Biden’s saying well, now we must have a ceasefire because the war is getting wider, it’s now going to be a real war. The same thing happened throughout history many times. The Cubans beat the Apartheid South Africans in Angola and the Namibians got independence, but nobody talked to the Namibians – the peace negotiations were done over their heads entirely. In World War 1, a lot of the history after that was about the world powers carving up the world. When it all got closer to home they thought about the Balkans, but actually the Balkans were fighting their own wars in 1911 and 1912 – there is an agency to the Serbs in there which can be missed if you simply focus on the wider war.
So I say the same thing equally to us and to some of the other organisations around rs21, to anyone who has looked at this conflict over the last year and said right we must have a meeting on which way forward for the Palestine movement. That is denying the agency of the Palestinians both here and worldwide, so I have a corrective to this in that respect. Palestine may only be a single issue but it is a very important single issue and for most of us in this room it’s an important issue because of the role of Israel, because of the role of that rogue state and what it has done not just in the last year but for 100 years of British complicity in that state in the formation and onwards and so both of these things I think need to be addressed at the same time.

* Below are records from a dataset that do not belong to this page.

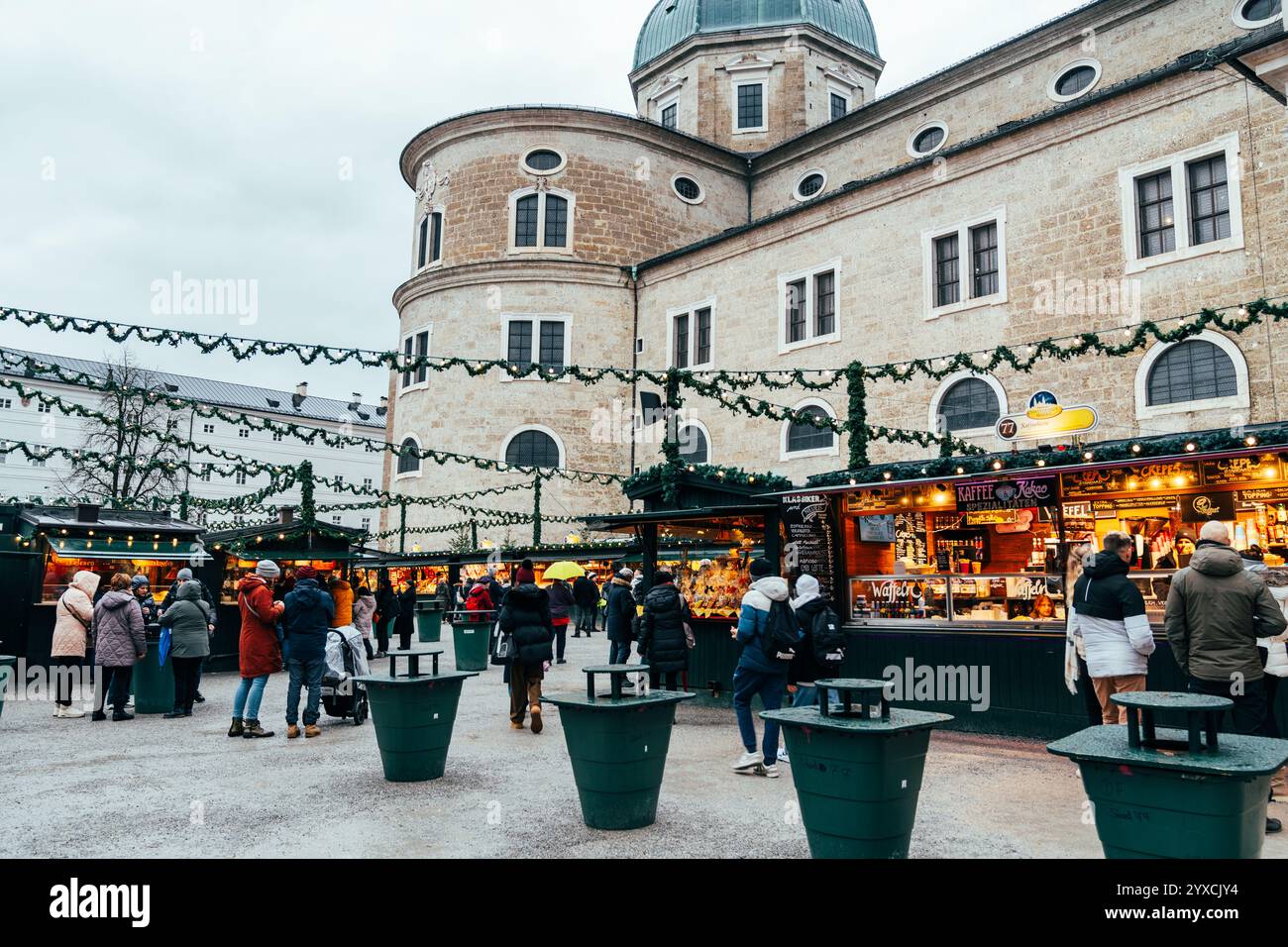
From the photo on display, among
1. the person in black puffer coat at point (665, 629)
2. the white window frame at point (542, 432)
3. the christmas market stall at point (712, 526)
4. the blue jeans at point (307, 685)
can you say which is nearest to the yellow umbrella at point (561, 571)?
the christmas market stall at point (712, 526)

Yes we march, but we escalate our marches. Yes we support direct action and oppose all of those arms export licences and all of the links to Israel and support the people who are taking that direct action, but the same time also let’s support the Palestinians, let’s support their resilience, let’s support their resistance and let’s make sure that we’re always promoting those Palestinian voices on all of the platforms that we can.